Projecting a similar time-based cycle forward from the last halving suggests that we reached the peak of the last cycle at the start of Q4, and that a durable bottom may not be found until closer to the start of Q4 2026:Bitcoin Weekly Chart

Source: TradingView, StoneX. Past performance is no guarantee of future returns.

Beyond the 4-year cycle, the fundamental and technical outlook for Bitcoin is relatively mixed, as we discuss in more detail below.

From a macroeconomic perspective, the monetary policy backdrop has remained generally supportive, though the conflict in Iran and the shuttering of the Strait of Hormuz has central banks shifting toward potential interest rate increases as we go press.

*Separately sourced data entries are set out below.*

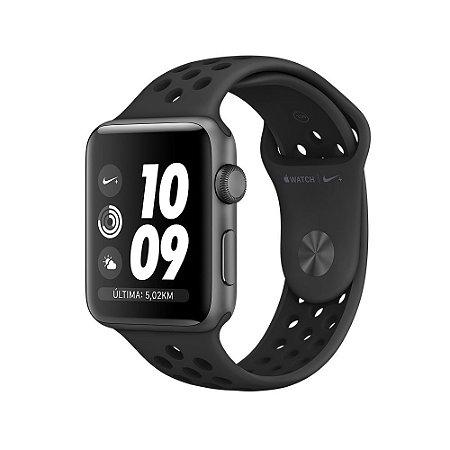 Apple Watch Séries 3 Nike+ 42 mm, GPS, Wi-Fi, 8 GB, Caixa cinza-espacial de alumínio com pulseira esportiva Nike cinza-carvão/preta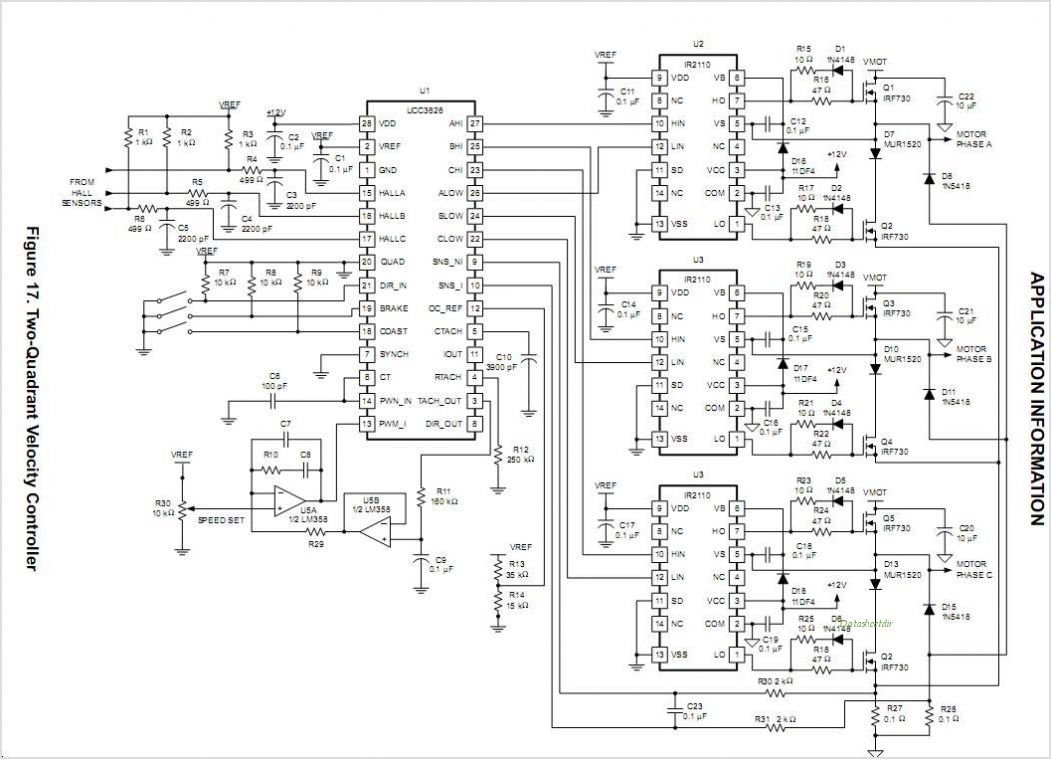 Linear Brushless Motor Controller Schematic Wire Data Schema 3 Phase Dc Diagram Wiring Circuit Control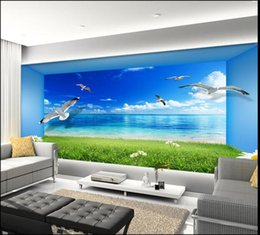 3d wallpaper custom photo non-woven mural wall sticker 3 d Seaview room living room painting picture 3d wall room murals wallpaper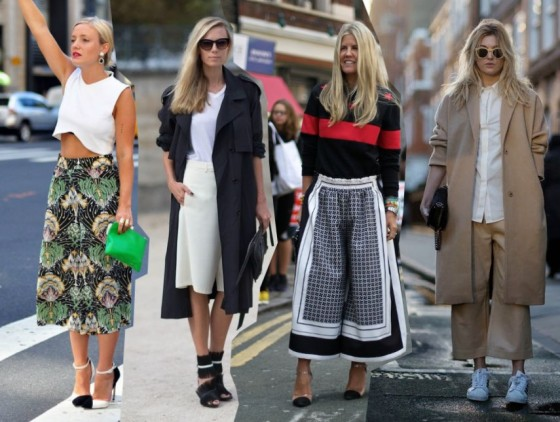 treintamasdiez-blog-de-moda-culottes-10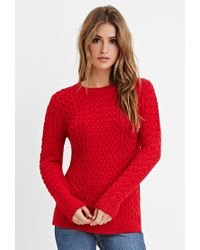 Forever 21 - Red Chunky Fisherman Sweater You've Been Added To The Waitlist - Lyst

As the chart below shows, global central banks have still been cutting interest rates generally, but we have seen that trend stalling in recent months, with major central banks like the ECB, BOJ, BOC and RBA currently expected to raise interest rates in the coming year:

World Proportion of Central Banks Cutting/Hiking Rates

Source: MacroMicro

Looking ahead, the risk that central banks shift focus back to the risks of re-accelerating inflation may develop into a potential headwind for Bitcoin as we move through Q2, especially amidst generally accommodative fiscal policy across the globe. A prolonged closure of the Strait of Hormuz would only exacerbate that risk.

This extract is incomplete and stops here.